Este entrevistado falou longamente da instabilidade de sua situação econômica atual, atribuindo-a, com certa mágoa, ao fato dos pais não lhe terem proporcionado oportunidade de continuar os estudos, como fizeram com dois de seus irmãos mais novos que puderam cursar as últimas séries do 1º grau e o ensino de 2º grau. Procurava complementar a renda trabalhando com o cunhado pedreiro em construções no próprio município e cuidava do filho pequeno quando a mulher saía para fazer serviço de faxineira em Florianópolis. Ambos enfatizaram, em suas falas, a ajuda mútua nos trabalhos que desempenhavam dentro ou fora de casa, sem se desligarem, no entanto, de uma divisão mais tradicional das atribuições femininas e masculinas. Possuíam uma boa casa de alvenaria nos moldes das residências urbanas, com suíte para o casal, os quartos e o banheiro das crianças, sala de visitas, sala de televisão, varanda, churrasqueira, guardando em comum com as residências antigas de estilo germânico, uma cozinha espaçosa e bem equipada, com grande mesa rodeada por cadeiras ao centro. A casa fora construída com o dinheiro da indenização que a esposa recebera da indústria da qual fora despedida depois da licença de gestação do segundo filho. Na ocasião, puderam comprar um carro de segunda mão e, na época da pesquisa, esforçavam-se para manter os bens que adquiriram. Ela se sentia desconfortável com o fato de não ter conseguido outro emprego, compatível com o nível de escolaridade de 2º grau que possuía, tendo que aceitar trabalho de diarista, quando o marido podia ficar com o filho menor. A menina já estava na escola e o grande projeto do casal para o futuro referia-se a proporcionar estudo para os filhos, de forma que tivessem uma vida menos trabalhosa que as deles e de seus pais, que tinham sido agricultores a vida toda.

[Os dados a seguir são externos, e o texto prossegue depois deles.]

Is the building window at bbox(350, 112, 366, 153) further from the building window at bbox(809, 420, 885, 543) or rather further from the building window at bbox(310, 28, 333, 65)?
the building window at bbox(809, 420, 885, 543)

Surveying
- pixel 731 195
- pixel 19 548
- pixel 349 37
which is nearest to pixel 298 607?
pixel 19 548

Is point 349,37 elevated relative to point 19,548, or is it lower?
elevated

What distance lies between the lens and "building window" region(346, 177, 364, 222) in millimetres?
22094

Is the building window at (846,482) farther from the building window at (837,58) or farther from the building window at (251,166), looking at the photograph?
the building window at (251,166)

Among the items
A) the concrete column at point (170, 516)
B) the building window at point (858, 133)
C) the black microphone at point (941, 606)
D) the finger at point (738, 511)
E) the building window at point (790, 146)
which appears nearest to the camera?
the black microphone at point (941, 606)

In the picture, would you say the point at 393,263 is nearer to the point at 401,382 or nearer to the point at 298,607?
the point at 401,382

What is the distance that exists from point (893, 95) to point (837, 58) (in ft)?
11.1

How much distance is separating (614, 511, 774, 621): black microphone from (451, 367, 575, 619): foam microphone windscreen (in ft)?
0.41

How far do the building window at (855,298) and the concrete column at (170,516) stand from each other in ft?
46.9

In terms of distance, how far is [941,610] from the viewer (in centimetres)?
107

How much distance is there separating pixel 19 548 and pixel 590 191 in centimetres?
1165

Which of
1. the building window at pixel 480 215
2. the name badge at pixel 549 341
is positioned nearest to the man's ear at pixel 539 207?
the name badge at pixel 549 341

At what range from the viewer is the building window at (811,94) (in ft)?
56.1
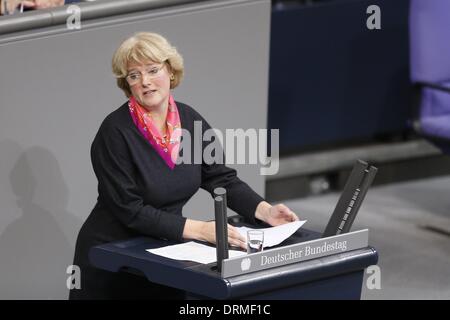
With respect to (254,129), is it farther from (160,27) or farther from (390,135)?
(390,135)

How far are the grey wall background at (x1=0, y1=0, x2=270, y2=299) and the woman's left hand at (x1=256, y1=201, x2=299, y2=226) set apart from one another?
79 cm

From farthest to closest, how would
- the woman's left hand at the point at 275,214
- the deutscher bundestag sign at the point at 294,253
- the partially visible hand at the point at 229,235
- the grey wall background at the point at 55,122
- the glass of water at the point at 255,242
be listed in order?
the grey wall background at the point at 55,122 → the woman's left hand at the point at 275,214 → the partially visible hand at the point at 229,235 → the glass of water at the point at 255,242 → the deutscher bundestag sign at the point at 294,253

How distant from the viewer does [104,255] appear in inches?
156

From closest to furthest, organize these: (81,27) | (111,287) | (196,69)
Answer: (111,287), (81,27), (196,69)

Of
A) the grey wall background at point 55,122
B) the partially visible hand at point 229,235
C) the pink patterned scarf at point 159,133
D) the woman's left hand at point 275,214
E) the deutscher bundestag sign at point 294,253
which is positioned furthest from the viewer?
the grey wall background at point 55,122

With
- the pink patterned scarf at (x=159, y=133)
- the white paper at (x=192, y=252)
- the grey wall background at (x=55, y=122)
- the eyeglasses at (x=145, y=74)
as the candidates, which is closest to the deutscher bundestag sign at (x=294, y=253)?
the white paper at (x=192, y=252)

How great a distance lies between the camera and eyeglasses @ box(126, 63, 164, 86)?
402 centimetres

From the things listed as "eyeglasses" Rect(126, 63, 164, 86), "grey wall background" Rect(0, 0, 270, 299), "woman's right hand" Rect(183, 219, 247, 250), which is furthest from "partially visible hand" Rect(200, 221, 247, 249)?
"grey wall background" Rect(0, 0, 270, 299)

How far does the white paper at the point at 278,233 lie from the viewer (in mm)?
3954

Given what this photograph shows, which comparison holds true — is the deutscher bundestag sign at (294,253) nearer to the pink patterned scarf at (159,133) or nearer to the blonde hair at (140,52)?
the pink patterned scarf at (159,133)

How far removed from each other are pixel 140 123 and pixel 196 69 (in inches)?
38.6

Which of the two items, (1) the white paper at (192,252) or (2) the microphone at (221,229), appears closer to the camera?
(2) the microphone at (221,229)

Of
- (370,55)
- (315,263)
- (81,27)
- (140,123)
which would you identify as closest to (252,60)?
(81,27)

O primeiro homem entrevistado no município, casado, com quatro filhos, trabalhava numa plataforma da Petrobrás no Rio de Janeiro, onde passava parte do mês. Só possuem quatro filhos, o que acham muito, porque os três primeiros foram homens e a esposa queria uma menina. Sendo o mais velho de oito filhos, de pais que trabalhavam na lavoura, contou da dificuldade que tivera para continuar os estudos quando foi implantado o 2º grau de ensino no município, já que o pai achava que ele deveria continuar envolvido apenas com o trabalho familiar no cultivo da terra. Sua esposa, que não nascera em Antônio Carlos e possuía também o 2º grau de escolaridade, fora funcionária de empresa em Florianópolis, mas deixara de trabalhar para cuidar dos filhos. Ele faz investimentos comprando terras no município, aumentando sua propriedade a partir do lote que ganhou do pai quando casou (como também aconteceu com as irmãs que continuaram morando no município depois de casadas). Seu projeto e da esposa refere-se principalmente em investir na educação dos filhos, que querem ver cursando uma universidade. Além das terras, possui algumas cabeças de gado e, se não se dedica a plantar mais do que uma horta para o consumo, é porque suas atividades profissionais não lhe permitem e os filhos agora só estudam.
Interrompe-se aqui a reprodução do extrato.